[What to do]
Copy the data below verbatim, leaving no line out.

[Data excerpts — start]

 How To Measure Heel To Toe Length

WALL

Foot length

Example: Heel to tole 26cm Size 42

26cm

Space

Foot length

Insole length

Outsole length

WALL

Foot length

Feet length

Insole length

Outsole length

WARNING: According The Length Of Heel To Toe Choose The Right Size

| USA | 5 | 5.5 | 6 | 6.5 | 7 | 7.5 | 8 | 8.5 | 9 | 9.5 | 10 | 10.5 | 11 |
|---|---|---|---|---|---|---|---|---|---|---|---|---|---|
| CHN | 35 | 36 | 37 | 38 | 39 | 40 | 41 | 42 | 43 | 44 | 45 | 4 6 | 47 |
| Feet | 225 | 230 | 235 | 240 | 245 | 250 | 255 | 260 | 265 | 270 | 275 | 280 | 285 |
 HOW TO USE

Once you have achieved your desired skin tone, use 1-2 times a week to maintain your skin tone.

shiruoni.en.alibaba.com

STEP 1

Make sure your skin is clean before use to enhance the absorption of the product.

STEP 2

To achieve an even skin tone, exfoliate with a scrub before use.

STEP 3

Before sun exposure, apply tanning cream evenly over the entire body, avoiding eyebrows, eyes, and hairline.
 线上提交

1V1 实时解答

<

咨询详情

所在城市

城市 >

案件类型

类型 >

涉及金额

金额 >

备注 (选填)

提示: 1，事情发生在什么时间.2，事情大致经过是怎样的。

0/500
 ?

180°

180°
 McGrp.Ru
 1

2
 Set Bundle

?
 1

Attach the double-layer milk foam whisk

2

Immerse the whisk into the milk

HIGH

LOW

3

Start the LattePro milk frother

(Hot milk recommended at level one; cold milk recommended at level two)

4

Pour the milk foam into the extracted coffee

[Data excerpts — finish]

[Written response]
 How To Measure Heel To Toe Length

WALL

Foot length

Example: Heel to tole 26cm Size 42

26cm

Space

Foot length

Insole length

Outsole length

WALL

Foot length

Feet length

Insole length

Outsole length

WARNING: According The Length Of Heel To Toe Choose The Right Size

| USA | 5 | 5.5 | 6 | 6.5 | 7 | 7.5 | 8 | 8.5 | 9 | 9.5 | 10 | 10.5 | 11 |
|---|---|---|---|---|---|---|---|---|---|---|---|---|---|
| CHN | 35 | 36 | 37 | 38 | 39 | 40 | 41 | 42 | 43 | 44 | 45 | 4 6 | 47 |
| Feet | 225 | 230 | 235 | 240 | 245 | 250 | 255 | 260 | 265 | 270 | 275 | 280 | 285 |
 HOW TO USE

Once you have achieved your desired skin tone, use 1-2 times a week to maintain your skin tone.

shiruoni.en.alibaba.com

STEP 1

Make sure your skin is clean before use to enhance the absorption of the product.

STEP 2

To achieve an even skin tone, exfoliate with a scrub before use.

STEP 3

Before sun exposure, apply tanning cream evenly over the entire body, avoiding eyebrows, eyes, and hairline.
 线上提交

1V1 实时解答

<

咨询详情

所在城市

城市 >

案件类型

类型 >

涉及金额

金额 >

备注 (选填)

提示: 1，事情发生在什么时间.2，事情大致经过是怎样的。

0/500
 ?

180°

180°
 McGrp.Ru
 1

2
 Set Bundle

?
 1

Attach the double-layer milk foam whisk

2

Immerse the whisk into the milk

HIGH

LOW

3

Start the LattePro milk frother

(Hot milk recommended at level one; cold milk recommended at level two)

4

Pour the milk foam into the extracted coffee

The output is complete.